EXTRAIT DU TEXTE:
----

Lettres à Savile Clarke

choisies, traduites et présentées par Alexandre RÉVÉREND

Article publié dans L'autre Journal en décembre 1990

LE SPECTACLE

Lewis Carroll était un passionné de théâtre. On ne s'étonnera donc pas que le succès immédiat d'Alice au pays des merveilles l'ait très tôt amené à envisager une adaptation scénique.

Pendant près de vingt ans, Carroll va négocier avec toutes sortes d'auteurs et de compositeurs. Ainsi approchera-t-il Arthur Sullivan, cosignataire avec W. S. Gilbert des opérettes les plus célèbres de l'époque. Dans la plupart des cas, l'absence de moyens de production sérieux mais aussi les multiples exigences de Carroll semblent rebuter l'un après l'autre les intéressés. Et pourtant, durant toutes ces années, l'écrivain ne cessera d'inscrire minutieusement dans ses carnets les noms des actrices enfants qu'il a remarquées et qui feraient d'excellentes Alice.

Henry Savile Clarke Or, en 1886, Carroll est contacté par un critique et auteur dramatique, Henry Savile Clarke. Il souhaite porter Alice à la scène, et il va se montrer très patient et ouvert. C'est le début d'une longue correspondance dont les pages suivantes reproduisent de larges extraits. Carroll deviendra l'ami de la famille Clarke et plus particulièrement des trois fillettes : Katherine, Clara et Margaret.

----

Données collectées:
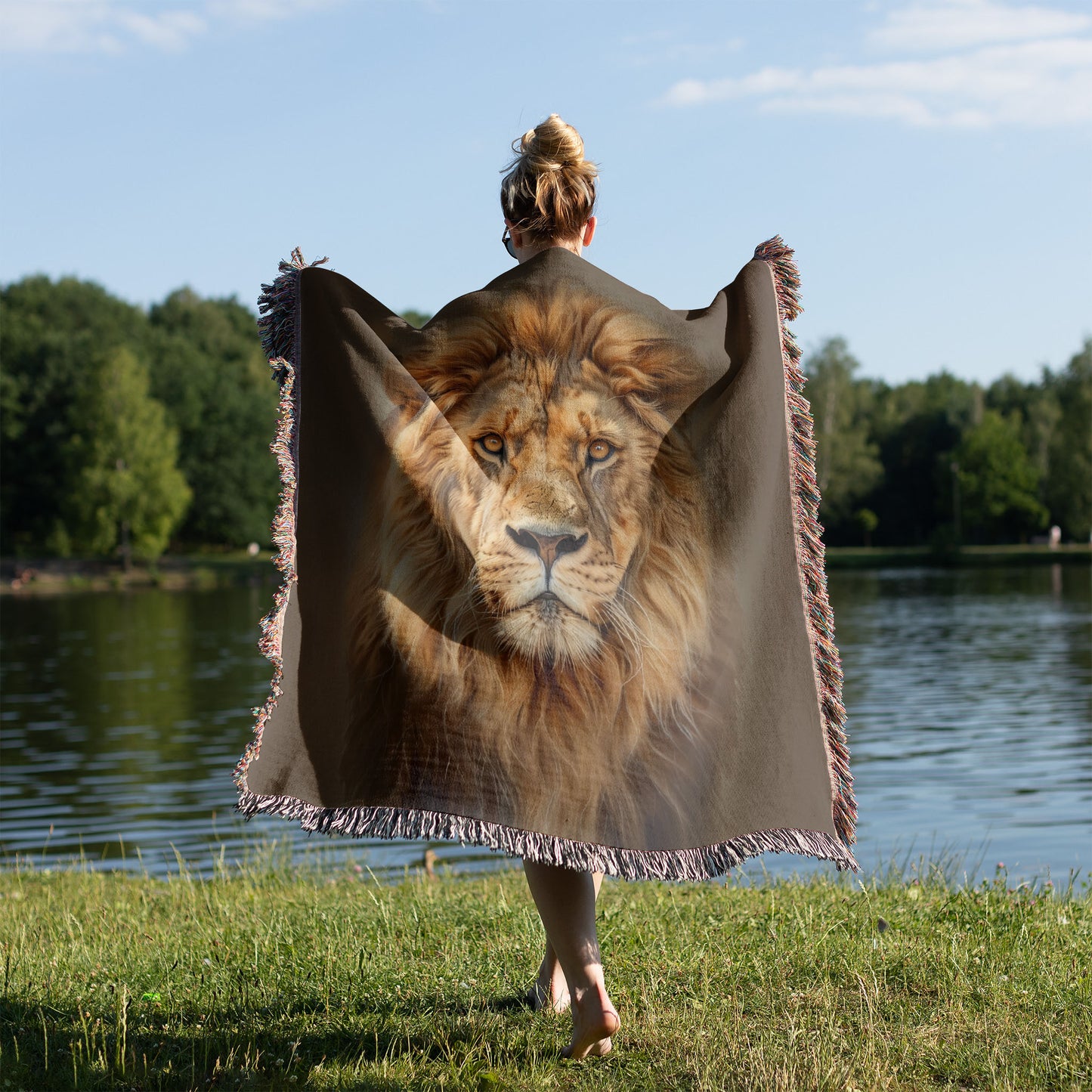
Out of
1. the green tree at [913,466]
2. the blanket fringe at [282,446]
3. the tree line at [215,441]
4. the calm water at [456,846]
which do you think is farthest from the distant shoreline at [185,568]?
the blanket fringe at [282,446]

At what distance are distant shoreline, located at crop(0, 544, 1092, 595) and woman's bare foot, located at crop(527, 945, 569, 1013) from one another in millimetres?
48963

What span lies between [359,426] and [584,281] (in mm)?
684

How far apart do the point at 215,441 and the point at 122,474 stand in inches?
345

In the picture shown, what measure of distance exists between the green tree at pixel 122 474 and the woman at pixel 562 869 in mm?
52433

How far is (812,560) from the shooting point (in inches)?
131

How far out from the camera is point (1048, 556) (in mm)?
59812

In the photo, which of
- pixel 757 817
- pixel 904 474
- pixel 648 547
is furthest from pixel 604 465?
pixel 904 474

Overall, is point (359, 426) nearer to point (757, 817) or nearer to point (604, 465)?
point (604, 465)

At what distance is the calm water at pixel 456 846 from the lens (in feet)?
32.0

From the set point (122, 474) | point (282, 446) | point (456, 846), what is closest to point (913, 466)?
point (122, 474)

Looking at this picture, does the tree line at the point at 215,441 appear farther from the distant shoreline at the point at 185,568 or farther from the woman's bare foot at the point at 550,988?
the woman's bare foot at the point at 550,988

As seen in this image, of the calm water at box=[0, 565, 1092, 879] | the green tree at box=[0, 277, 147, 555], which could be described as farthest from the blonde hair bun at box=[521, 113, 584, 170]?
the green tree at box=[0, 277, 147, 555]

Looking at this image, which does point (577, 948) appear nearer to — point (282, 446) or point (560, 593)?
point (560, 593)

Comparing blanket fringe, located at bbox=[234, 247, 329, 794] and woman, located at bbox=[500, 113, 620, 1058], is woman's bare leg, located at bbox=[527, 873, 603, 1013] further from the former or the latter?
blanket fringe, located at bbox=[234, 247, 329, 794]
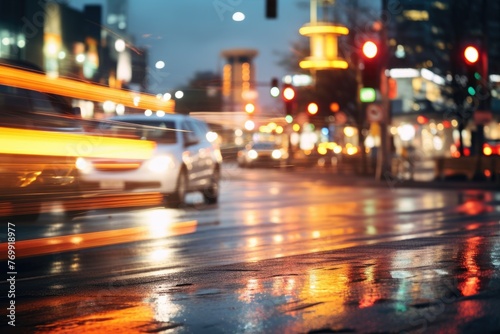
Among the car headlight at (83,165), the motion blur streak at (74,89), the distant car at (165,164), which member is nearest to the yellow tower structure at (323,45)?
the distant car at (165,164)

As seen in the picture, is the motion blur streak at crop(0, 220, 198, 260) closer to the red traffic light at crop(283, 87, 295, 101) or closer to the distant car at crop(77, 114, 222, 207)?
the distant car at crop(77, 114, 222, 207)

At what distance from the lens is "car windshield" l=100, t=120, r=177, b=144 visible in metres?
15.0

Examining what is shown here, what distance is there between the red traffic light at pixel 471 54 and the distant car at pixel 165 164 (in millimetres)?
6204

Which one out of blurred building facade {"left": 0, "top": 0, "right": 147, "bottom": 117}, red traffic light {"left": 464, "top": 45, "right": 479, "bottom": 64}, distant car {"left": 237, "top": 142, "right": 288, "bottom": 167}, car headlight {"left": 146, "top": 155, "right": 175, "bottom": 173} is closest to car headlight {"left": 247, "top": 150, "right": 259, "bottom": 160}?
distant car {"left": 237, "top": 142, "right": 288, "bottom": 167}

----

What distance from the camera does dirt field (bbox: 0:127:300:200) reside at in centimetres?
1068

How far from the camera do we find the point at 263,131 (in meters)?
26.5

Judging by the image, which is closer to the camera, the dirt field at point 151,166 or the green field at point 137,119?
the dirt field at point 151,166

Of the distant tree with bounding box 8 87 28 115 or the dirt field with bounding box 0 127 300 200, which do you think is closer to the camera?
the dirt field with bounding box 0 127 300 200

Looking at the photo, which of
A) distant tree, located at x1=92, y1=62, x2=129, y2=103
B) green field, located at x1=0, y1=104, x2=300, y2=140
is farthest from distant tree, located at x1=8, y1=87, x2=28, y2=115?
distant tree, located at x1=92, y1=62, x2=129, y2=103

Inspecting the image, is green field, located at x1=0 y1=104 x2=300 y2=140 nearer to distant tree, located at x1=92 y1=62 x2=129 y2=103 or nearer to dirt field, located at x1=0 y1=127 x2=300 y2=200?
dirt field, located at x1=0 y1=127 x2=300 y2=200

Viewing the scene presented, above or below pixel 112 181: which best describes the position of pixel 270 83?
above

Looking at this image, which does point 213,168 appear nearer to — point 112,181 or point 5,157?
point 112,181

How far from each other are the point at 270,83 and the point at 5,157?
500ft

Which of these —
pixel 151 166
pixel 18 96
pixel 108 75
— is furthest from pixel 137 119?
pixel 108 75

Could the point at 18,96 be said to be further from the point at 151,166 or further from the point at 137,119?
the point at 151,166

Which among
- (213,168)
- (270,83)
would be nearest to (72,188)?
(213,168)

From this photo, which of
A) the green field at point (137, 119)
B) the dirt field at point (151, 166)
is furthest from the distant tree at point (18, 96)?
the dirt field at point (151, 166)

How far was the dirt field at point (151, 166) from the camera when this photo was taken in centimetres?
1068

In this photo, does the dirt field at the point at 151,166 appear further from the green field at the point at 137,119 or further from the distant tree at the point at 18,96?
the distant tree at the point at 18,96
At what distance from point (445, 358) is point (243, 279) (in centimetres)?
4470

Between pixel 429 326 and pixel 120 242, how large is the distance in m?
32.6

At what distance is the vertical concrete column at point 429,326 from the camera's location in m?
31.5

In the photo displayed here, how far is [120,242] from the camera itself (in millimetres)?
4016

----

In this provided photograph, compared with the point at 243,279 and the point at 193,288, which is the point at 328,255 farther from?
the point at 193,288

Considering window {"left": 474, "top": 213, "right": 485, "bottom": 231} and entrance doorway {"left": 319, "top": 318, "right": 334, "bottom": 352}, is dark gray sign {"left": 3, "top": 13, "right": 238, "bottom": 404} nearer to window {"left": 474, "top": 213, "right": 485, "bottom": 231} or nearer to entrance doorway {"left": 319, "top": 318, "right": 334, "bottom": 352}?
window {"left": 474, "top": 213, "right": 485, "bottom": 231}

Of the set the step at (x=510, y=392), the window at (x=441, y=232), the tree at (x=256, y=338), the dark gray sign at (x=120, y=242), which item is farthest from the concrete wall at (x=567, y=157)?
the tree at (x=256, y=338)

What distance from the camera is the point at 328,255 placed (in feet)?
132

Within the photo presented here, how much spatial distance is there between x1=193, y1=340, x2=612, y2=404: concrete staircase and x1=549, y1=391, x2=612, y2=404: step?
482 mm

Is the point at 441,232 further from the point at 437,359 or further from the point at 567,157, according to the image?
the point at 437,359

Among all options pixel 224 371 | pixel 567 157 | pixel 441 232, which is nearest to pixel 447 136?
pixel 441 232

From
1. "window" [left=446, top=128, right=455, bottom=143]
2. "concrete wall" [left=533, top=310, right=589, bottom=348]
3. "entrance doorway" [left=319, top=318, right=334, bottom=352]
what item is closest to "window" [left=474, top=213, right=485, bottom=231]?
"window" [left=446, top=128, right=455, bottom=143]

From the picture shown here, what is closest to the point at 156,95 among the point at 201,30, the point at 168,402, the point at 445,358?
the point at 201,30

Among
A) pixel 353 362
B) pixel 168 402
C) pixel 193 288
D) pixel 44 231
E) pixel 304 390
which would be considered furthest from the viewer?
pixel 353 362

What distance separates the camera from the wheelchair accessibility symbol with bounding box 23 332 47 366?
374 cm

----

TRAVAIL À FAIRE:
1) D'après l'extrait, en quelle année Henry Savile Clarke prend-il contact avec Carroll ?
2) Présentez sous forme de liste les principaux faits du paragraphe de l'extrait qui commence par « Pendant près de vingt ans ».

RÉPONSES ATTENDUES:
1) En 1886.

2)
- Pendant près de vingt ans, Carroll négocie avec de nombreux auteurs et compositeurs.
- Il approche notamment Arthur Sullivan, cosignataire avec W. S. Gilbert des opérettes les plus célèbres de l'époque.
- Le manque de moyens de production sérieux et les nombreuses exigences de Carroll semblent décourager les intéressés.
- Pendant ces années, Carroll note dans ses carnets les noms des actrices enfants qui feraient d'excellentes Alice.